Synagogengebäude in Sien (hist. Aufn., aus: sien.de) Portalinschrift* (Skizze Ruth Eckhoff)
*Portalinschrift lautet: „Dies ist das Tor zum Ewigen, Gerechte treten durch es hinein."
Gottesdienste konnten nicht regelmäßig abgehalten werden, da die Zahl der religionsmündigen Männer oft nicht ausreichte; nur am Sabbat und allen Festtagen sollen hier - unter Teilnahme der wenigen Juden aus Oberreidenbach und Sienhachenbach - Gottesdienste stattgefunden haben; eine Synagogenordnung liegt aus dem Jahre 1874 vor. Als nach 1900 die Zahl der Gemeindeangehörigen immer mehr zurückging, wurde die Synagoge in Sien kaum noch genutzt; wenige Jahre später war jeglicher Gottesdienst eingestellt worden.

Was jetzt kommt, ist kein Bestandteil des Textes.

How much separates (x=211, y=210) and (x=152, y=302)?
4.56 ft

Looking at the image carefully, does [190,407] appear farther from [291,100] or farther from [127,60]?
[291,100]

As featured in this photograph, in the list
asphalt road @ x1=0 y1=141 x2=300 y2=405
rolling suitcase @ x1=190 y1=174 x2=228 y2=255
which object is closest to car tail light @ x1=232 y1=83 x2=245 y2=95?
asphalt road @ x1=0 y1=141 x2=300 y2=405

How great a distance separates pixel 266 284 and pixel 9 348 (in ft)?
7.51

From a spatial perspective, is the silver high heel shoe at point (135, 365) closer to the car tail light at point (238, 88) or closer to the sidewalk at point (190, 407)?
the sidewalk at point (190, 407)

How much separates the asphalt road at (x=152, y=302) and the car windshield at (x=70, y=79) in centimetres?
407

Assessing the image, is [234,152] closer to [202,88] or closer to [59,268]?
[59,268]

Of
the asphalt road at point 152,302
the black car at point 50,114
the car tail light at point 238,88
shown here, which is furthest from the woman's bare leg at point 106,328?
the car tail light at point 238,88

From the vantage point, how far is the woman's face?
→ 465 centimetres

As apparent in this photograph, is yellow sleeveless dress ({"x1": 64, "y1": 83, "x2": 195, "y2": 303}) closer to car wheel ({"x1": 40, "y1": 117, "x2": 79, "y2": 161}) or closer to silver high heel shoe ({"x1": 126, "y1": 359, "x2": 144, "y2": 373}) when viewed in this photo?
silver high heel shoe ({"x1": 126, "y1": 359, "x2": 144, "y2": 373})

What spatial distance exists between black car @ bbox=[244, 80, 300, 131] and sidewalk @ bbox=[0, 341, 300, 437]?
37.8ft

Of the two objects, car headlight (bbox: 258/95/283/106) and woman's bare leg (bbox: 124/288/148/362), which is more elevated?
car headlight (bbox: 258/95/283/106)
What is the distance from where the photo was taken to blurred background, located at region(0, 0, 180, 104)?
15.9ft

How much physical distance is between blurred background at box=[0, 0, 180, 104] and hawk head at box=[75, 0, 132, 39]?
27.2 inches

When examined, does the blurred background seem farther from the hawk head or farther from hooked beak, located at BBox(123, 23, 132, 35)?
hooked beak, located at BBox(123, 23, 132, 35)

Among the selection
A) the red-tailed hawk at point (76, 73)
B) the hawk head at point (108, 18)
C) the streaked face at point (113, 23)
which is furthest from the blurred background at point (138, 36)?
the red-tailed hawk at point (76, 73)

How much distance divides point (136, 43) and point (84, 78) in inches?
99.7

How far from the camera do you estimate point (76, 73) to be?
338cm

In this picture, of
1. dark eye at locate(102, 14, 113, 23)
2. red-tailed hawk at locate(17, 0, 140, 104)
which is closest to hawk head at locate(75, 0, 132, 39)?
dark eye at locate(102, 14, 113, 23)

aus der Zeitschrift "Der Israelit" vom 23. Juni 1887
Die jüdischen Kinder Siens nahmen am Unterricht der lokalen evangelischen Volksschule teil; Religionsunterricht erteilte unregelmäßig ein jüdischer Lehrer.
Zu den Einrichtungen der jüdischen Gemeinde von Sien gehörten neben einer Mikwe auch der weit außerhalb des Dorfes, am „Oberen Jungewald“ gelegene kleine Friedhof; der älteste der noch ca. 50 vorhandenen Grabsteine auf dem ca. 600 m² großen Gelände stammt aus dem ausgehenden 18.Jahrhundert.
Jüdischer Friedhof in Sien (Aufn. Otmar Frühauf, 2008)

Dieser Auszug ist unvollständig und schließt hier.